Does It Have the Hits?: Some of them. “Follow You, Follow Me,” “Misunderstanding,” “Turn It On Again,” and “Abacab” are here; “No Reply at All” and “Man on the Corner” are not. If I were to guess, I’d say “No Reply at All” is absent since it’s a horn-heavy song (I’m pretty sure they weren’t bringing a horn section on tour), while “Man on the Corner”’s single voice and minimal instrumentation doesn’t translate well to a live setting.
Any Rarities?: None. Of the three live sides, nearly all of the songs are from And Then There Were Three, Duke, and Abacab. The exceptions are “In the Cage Medley” (mostly from The Lamb Lies Down on Broadway, although “The Cinema Show” is from Selling England by the Pound), and “Afterglow” (from Wind & Wuthering – and it had also been used on Seconds Out).
Solo Stuff: None. As far as I can tell, Genesis rarely if ever performed Collins solo material or Mike & The Mechanics songs in concert, although they did toss in solo songs by both acts and Tony Banks at the Atlantic Records 40th Anniversary concert.
Studio Tracks?: And thus the album name. In North America, the 1982 release and first CD release included five studio songs – three from the British EP 3x3 (including ”Paperlate,” which became a minor US hit), and two B-sides from the Duke era which hadn’t been used on that album: “Open Door” and “Evidence of Autumn.” However, more recent North American releases and all of the releases throughout the rest of the world have three more live tracks from 1976-1980 (and the songs themselves date from the early 1970s) – which means that version has a misleading title (the fourth side certainly wasn’t live when the vinyl version came out – of course, there aren’t four sides on the CD anyway), and it’s not as much of a reflection of what the band was doing in 1981. I’m not sure why this was done; I know Collins doesn’t think much of “Me and Virgil” but it was made available on the box set Genesis 1976-1982, and “Evidence of Autumn,” “Open Door,” and “You Might Recall” were on both that and the Genesis Archive 2: 1976-1992 box set– unfortunately, both of them are out of print and aren’t available for download. (The fifth studio song, “Paperlate,” is on Platinum Collection and can be downloaded from there.) Your best bet for these five studio tracks may be finding a used copy of this CD from its original release.
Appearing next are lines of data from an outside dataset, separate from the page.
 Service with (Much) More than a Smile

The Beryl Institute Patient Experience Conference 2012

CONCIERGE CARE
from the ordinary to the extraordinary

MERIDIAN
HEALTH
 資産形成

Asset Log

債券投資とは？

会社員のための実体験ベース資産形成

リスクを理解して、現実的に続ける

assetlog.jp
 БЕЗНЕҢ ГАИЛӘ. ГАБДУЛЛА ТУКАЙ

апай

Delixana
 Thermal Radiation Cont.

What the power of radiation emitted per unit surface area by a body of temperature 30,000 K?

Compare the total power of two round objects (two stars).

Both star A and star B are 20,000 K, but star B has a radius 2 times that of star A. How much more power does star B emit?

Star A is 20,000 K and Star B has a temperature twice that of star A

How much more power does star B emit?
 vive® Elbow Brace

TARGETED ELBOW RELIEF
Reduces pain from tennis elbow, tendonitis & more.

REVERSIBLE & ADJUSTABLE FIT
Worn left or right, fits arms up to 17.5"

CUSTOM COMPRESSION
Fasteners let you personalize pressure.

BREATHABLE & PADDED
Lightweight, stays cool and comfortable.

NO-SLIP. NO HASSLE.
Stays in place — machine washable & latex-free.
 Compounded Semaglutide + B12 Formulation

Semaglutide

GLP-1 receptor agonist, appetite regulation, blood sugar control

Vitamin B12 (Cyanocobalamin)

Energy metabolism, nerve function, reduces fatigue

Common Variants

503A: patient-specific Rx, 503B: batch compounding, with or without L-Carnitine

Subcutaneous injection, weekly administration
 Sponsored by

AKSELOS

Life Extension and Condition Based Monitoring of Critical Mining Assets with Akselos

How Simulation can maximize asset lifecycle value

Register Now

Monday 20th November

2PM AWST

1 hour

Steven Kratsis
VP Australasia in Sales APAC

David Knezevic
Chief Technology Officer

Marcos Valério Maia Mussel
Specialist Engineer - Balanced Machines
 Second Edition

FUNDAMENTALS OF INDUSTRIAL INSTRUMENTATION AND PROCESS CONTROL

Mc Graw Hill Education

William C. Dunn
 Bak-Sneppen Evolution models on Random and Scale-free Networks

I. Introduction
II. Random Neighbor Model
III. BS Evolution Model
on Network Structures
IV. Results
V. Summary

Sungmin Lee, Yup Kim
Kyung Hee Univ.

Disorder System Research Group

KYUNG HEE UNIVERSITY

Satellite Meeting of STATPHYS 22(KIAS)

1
Performance: Perfectly okay. I would argue that Mike Rutherford isn’t as good a guitarist as Steve Hackett, but that’s the way it goes. Chester Thompson is a very good drummer, so the difference between him and Collins in concert (Collins only played drums on songs that didn’t require vocals) is minimal.
Sound Quality: Good. Genesis’ songs lend themselves to a concert setting – you don’t have a lot of people screaming or trying to sing along.
Any Songs Over 10 Minutes?: The “In the Cage” medley clocks in at 11:53 , but the individual songs were considerably longer altogether in their studio versions. “One for the Vine,” off the worldwide version, is 11:04 here, 9:59 in the studio version.
Stage Patter: None whatsoever.
Still Available: Only in the all-live version.
Is It an Absolute Necessity?: No, but it’s certainly worthwhile for Genesis fans, especially those who prefer the later version of the band (honestly, I don’t have a lot of use for the early ‘70s stuff). Almost everybody from college had it (which meant one person bought a copy and everybody else taped it), and I think it still punches the nostalgia buttons.
My Favorite Song: “Turn It On Again,” which rocks as hard as the studio version – the additional running time isn’t a waste.